Falling energy and iron ore prices and the appreciation of the Australian dollar combined to produce a 2 per cent decline in the value of minerals and energy exports for the September quarter, a new report shows.
Falling energy and iron ore prices and the appreciation of the Australian dollar combined to produce a 2 per cent decline in the value of minerals and energy exports for the September quarter, a new report shows.
The Australian Bureau of Agricultural and Resource Economic today said the decline was despite the volumes of the country's two biggest export earnings, coal and iron ore, reached record levels.
This fall contributed to the larger than expected trade and current account deficits reported this week by the ABS for the month of October.
The value of exports fell to $30.2 billion on the back of a 9 per cent appreciation of the Australian dollar against the US dollar, as well as the effect of lower bulk commodity contract prices. The full brunt of these lower contracts, most of which took effect in April, was not felt until this quarter as some exports during the June quarter were shipped at the previous contract prices.
Overall, the index of export prices of Australian minerals and energy exports fell by 11 per cent for the quarter.

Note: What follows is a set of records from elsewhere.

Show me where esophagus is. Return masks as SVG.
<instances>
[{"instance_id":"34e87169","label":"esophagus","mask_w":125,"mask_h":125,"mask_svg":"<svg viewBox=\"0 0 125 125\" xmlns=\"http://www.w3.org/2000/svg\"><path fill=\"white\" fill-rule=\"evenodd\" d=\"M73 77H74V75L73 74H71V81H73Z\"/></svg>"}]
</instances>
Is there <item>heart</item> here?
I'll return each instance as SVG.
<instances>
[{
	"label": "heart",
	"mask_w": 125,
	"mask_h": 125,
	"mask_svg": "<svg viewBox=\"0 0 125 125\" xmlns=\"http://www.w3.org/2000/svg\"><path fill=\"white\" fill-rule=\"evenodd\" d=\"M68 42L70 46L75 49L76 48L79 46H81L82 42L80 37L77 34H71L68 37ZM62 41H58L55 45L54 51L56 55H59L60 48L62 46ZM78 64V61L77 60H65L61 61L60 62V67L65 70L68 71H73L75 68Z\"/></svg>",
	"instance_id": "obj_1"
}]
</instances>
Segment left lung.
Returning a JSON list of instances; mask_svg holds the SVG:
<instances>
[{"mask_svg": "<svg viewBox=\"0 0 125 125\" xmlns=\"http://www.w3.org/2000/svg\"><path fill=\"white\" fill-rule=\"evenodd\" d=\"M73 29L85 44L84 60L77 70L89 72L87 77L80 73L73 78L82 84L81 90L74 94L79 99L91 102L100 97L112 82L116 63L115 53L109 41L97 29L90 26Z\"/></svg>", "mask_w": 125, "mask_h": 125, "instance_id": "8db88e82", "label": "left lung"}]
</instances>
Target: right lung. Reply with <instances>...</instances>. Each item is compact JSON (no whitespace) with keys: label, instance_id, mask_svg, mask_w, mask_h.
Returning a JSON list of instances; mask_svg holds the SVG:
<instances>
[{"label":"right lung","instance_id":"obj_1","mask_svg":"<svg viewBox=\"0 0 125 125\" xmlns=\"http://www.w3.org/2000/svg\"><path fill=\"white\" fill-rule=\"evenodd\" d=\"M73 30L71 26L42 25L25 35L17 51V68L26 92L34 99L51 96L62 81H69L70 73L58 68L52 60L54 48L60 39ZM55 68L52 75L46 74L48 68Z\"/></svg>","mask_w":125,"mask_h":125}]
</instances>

This was entirely due to the falling price of energy exports, with the energy export price index decreasing 14 per cent.
The main movers in this sector were thermal and coking coal, whose prices fell 9 and 24 per cent respectively, though export volumes of coking coal rose 17 per cent to reach record levels.

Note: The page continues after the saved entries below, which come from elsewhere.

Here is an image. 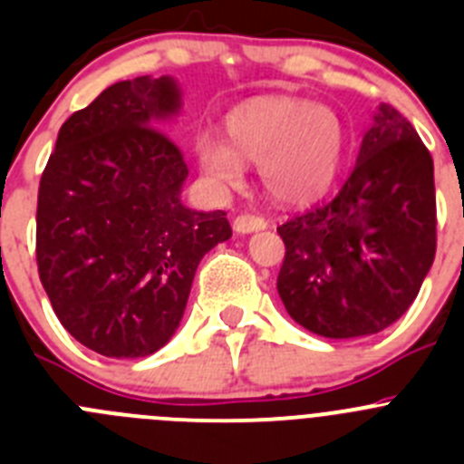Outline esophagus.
<instances>
[{"label":"esophagus","mask_w":464,"mask_h":464,"mask_svg":"<svg viewBox=\"0 0 464 464\" xmlns=\"http://www.w3.org/2000/svg\"><path fill=\"white\" fill-rule=\"evenodd\" d=\"M235 232L239 235H251V232H257V229L267 227V220L262 216H251V213H244V216H237L235 223H232Z\"/></svg>","instance_id":"34e87169"}]
</instances>
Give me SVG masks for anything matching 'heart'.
<instances>
[{
	"label": "heart",
	"mask_w": 464,
	"mask_h": 464,
	"mask_svg": "<svg viewBox=\"0 0 464 464\" xmlns=\"http://www.w3.org/2000/svg\"><path fill=\"white\" fill-rule=\"evenodd\" d=\"M227 143L213 134L197 139V160L218 186L235 188L244 162L260 167L262 186L283 204H304L334 183L346 132L327 106L299 97H262L241 104L225 121Z\"/></svg>",
	"instance_id": "heart-1"
}]
</instances>
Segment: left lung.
Listing matches in <instances>:
<instances>
[{
  "mask_svg": "<svg viewBox=\"0 0 464 464\" xmlns=\"http://www.w3.org/2000/svg\"><path fill=\"white\" fill-rule=\"evenodd\" d=\"M276 288L327 339L376 334L413 304L437 251L434 165L411 122L381 104L334 199L278 227Z\"/></svg>",
  "mask_w": 464,
  "mask_h": 464,
  "instance_id": "obj_1",
  "label": "left lung"
}]
</instances>
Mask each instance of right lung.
<instances>
[{
    "mask_svg": "<svg viewBox=\"0 0 464 464\" xmlns=\"http://www.w3.org/2000/svg\"><path fill=\"white\" fill-rule=\"evenodd\" d=\"M179 111L171 76L109 85L60 127L41 174L39 278L64 330L106 358L165 346L199 260L232 237L225 211L181 202L188 165L160 130Z\"/></svg>",
    "mask_w": 464,
    "mask_h": 464,
    "instance_id": "1",
    "label": "right lung"
}]
</instances>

On the other hand, the value and volume of gas exports increased substantially for the quarter, with liquefied petroleum gas exports up $94 million (47 per cent) and liquefied natural gas exports up $133 million to (8 per cent) to $1.7 billion. The value of oil exports also increased, by 23 per cent to $2.1 billion, largely due to stronger production and the 14 per cent rise in the price of crude oil.

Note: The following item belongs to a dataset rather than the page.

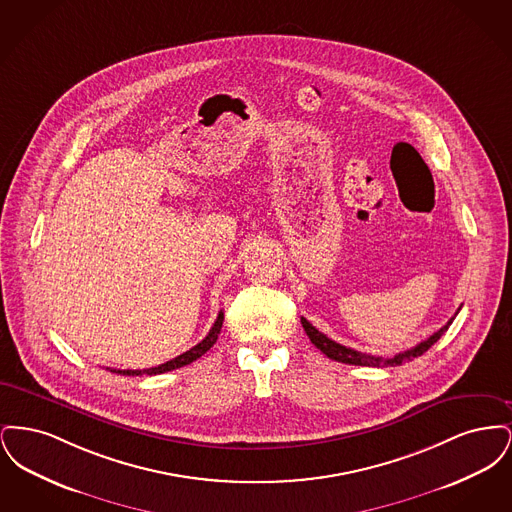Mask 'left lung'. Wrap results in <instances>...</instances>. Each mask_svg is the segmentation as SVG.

Iron ore export volumes also reached record levels, increasing 10 per cent on the back of an 8 per cent increase in production, which was 107 million tonnes.
Overall values were down 8 per cent however, largely due to declines in Asian contract prices for the Japanese fiscal year to March 2010.
Aside from iron ore, metal prices were generally buoyant, especially nickel and lead, which were up 36 per cent and 29 per cent respectively.
Nickel production continues to be hampered by the mine closures that followed the price slump in late 2008, however export volumes were up marginally for the quarter and the value of exports increased 31 per cent.
The copper price also rose, by 20 per cent, but export volumes were down as production fell by 7 per cent. Copper production is expected to fall further this quarter due to damage to the main haulage shaft at BHP's Olympic Dam operation.
Diamond production was up substantially during the quarter following a two month shut-down at Rio Tinto's Argyle diamond mine earlier in the year.